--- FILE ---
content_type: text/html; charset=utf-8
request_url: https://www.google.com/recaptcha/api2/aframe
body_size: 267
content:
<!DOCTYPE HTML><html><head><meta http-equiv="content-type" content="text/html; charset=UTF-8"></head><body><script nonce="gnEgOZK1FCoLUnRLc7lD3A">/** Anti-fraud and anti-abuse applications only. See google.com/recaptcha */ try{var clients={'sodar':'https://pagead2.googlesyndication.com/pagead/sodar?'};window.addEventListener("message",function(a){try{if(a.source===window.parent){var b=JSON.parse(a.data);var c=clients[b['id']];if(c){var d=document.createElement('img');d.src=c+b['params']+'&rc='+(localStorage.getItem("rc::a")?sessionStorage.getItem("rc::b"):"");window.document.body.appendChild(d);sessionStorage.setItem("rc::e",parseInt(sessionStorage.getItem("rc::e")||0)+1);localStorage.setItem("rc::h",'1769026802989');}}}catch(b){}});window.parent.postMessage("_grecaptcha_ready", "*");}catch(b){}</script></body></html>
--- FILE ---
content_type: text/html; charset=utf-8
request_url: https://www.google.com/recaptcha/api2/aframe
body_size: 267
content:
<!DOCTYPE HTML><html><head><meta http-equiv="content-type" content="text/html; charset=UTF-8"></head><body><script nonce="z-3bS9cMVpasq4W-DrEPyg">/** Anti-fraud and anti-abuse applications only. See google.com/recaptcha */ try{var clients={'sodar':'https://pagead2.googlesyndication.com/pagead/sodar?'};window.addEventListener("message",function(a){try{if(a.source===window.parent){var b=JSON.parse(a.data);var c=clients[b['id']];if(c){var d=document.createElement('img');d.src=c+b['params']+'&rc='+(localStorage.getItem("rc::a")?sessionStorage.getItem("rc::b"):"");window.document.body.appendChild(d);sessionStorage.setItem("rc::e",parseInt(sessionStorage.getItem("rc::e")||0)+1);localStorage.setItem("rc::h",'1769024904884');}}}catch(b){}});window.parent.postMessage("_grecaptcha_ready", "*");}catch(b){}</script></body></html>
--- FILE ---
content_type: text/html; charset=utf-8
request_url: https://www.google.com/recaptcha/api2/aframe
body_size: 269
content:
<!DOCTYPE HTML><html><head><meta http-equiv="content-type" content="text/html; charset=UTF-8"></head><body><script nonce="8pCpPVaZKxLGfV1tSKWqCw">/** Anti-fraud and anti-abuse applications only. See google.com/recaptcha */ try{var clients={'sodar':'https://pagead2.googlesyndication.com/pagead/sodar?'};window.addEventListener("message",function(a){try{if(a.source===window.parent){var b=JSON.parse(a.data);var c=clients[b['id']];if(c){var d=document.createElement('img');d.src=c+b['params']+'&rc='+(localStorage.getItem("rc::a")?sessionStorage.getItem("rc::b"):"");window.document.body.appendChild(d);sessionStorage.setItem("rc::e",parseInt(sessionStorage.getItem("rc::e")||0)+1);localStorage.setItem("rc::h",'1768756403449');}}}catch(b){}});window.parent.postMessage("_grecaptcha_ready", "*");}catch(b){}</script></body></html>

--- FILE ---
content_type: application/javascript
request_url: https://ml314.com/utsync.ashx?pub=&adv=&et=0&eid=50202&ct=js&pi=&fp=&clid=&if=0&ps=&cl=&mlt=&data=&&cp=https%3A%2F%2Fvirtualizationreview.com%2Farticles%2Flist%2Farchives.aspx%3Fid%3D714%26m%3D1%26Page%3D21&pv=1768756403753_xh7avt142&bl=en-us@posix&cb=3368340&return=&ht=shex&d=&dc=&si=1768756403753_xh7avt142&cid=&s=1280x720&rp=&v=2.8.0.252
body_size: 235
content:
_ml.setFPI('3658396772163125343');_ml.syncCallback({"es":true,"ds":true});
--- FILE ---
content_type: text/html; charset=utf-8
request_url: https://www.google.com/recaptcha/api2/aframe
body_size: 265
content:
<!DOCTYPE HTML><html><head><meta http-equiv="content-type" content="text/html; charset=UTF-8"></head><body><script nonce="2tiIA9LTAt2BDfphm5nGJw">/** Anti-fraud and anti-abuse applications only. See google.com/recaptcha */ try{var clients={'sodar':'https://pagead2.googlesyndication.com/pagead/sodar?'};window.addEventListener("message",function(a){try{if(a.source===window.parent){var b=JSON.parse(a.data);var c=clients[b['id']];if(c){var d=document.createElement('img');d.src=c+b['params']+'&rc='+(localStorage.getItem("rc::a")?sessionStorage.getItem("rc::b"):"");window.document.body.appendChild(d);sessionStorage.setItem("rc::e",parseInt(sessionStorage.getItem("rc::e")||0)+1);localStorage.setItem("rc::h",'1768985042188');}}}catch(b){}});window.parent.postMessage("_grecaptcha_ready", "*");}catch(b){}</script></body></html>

> _YOUR GOAL_
Return the listing above exactly, line for line.

> _EXERCISE RESPONSE_
--- FILE ---
content_type: text/html; charset=utf-8
request_url: https://www.google.com/recaptcha/api2/aframe
body_size: 267
content:
<!DOCTYPE HTML><html><head><meta http-equiv="content-type" content="text/html; charset=UTF-8"></head><body><script nonce="gnEgOZK1FCoLUnRLc7lD3A">/** Anti-fraud and anti-abuse applications only. See google.com/recaptcha */ try{var clients={'sodar':'https://pagead2.googlesyndication.com/pagead/sodar?'};window.addEventListener("message",function(a){try{if(a.source===window.parent){var b=JSON.parse(a.data);var c=clients[b['id']];if(c){var d=document.createElement('img');d.src=c+b['params']+'&rc='+(localStorage.getItem("rc::a")?sessionStorage.getItem("rc::b"):"");window.document.body.appendChild(d);sessionStorage.setItem("rc::e",parseInt(sessionStorage.getItem("rc::e")||0)+1);localStorage.setItem("rc::h",'1769026802989');}}}catch(b){}});window.parent.postMessage("_grecaptcha_ready", "*");}catch(b){}</script></body></html>
--- FILE ---
content_type: text/html; charset=utf-8
request_url: https://www.google.com/recaptcha/api2/aframe
body_size: 267
content:
<!DOCTYPE HTML><html><head><meta http-equiv="content-type" content="text/html; charset=UTF-8"></head><body><script nonce="z-3bS9cMVpasq4W-DrEPyg">/** Anti-fraud and anti-abuse applications only. See google.com/recaptcha */ try{var clients={'sodar':'https://pagead2.googlesyndication.com/pagead/sodar?'};window.addEventListener("message",function(a){try{if(a.source===window.parent){var b=JSON.parse(a.data);var c=clients[b['id']];if(c){var d=document.createElement('img');d.src=c+b['params']+'&rc='+(localStorage.getItem("rc::a")?sessionStorage.getItem("rc::b"):"");window.document.body.appendChild(d);sessionStorage.setItem("rc::e",parseInt(sessionStorage.getItem("rc::e")||0)+1);localStorage.setItem("rc::h",'1769024904884');}}}catch(b){}});window.parent.postMessage("_grecaptcha_ready", "*");}catch(b){}</script></body></html>
--- FILE ---
content_type: text/html; charset=utf-8
request_url: https://www.google.com/recaptcha/api2/aframe
body_size: 269
content:
<!DOCTYPE HTML><html><head><meta http-equiv="content-type" content="text/html; charset=UTF-8"></head><body><script nonce="8pCpPVaZKxLGfV1tSKWqCw">/** Anti-fraud and anti-abuse applications only. See google.com/recaptcha */ try{var clients={'sodar':'https://pagead2.googlesyndication.com/pagead/sodar?'};window.addEventListener("message",function(a){try{if(a.source===window.parent){var b=JSON.parse(a.data);var c=clients[b['id']];if(c){var d=document.createElement('img');d.src=c+b['params']+'&rc='+(localStorage.getItem("rc::a")?sessionStorage.getItem("rc::b"):"");window.document.body.appendChild(d);sessionStorage.setItem("rc::e",parseInt(sessionStorage.getItem("rc::e")||0)+1);localStorage.setItem("rc::h",'1768756403449');}}}catch(b){}});window.parent.postMessage("_grecaptcha_ready", "*");}catch(b){}</script></body></html>

--- FILE ---
content_type: application/javascript
request_url: https://ml314.com/utsync.ashx?pub=&adv=&et=0&eid=50202&ct=js&pi=&fp=&clid=&if=0&ps=&cl=&mlt=&data=&&cp=https%3A%2F%2Fvirtualizationreview.com%2Farticles%2Flist%2Farchives.aspx%3Fid%3D714%26m%3D1%26Page%3D21&pv=1768756403753_xh7avt142&bl=en-us@posix&cb=3368340&return=&ht=shex&d=&dc=&si=1768756403753_xh7avt142&cid=&s=1280x720&rp=&v=2.8.0.252
body_size: 235
content:
_ml.setFPI('3658396772163125343');_ml.syncCallback({"es":true,"ds":true});
--- FILE ---
content_type: text/html; charset=utf-8
request_url: https://www.google.com/recaptcha/api2/aframe
body_size: 265
content:
<!DOCTYPE HTML><html><head><meta http-equiv="content-type" content="text/html; charset=UTF-8"></head><body><script nonce="2tiIA9LTAt2BDfphm5nGJw">/** Anti-fraud and anti-abuse applications only. See google.com/recaptcha */ try{var clients={'sodar':'https://pagead2.googlesyndication.com/pagead/sodar?'};window.addEventListener("message",function(a){try{if(a.source===window.parent){var b=JSON.parse(a.data);var c=clients[b['id']];if(c){var d=document.createElement('img');d.src=c+b['params']+'&rc='+(localStorage.getItem("rc::a")?sessionStorage.getItem("rc::b"):"");window.document.body.appendChild(d);sessionStorage.setItem("rc::e",parseInt(sessionStorage.getItem("rc::e")||0)+1);localStorage.setItem("rc::h",'1768985042188');}}}catch(b){}});window.parent.postMessage("_grecaptcha_ready", "*");}catch(b){}</script></body></html>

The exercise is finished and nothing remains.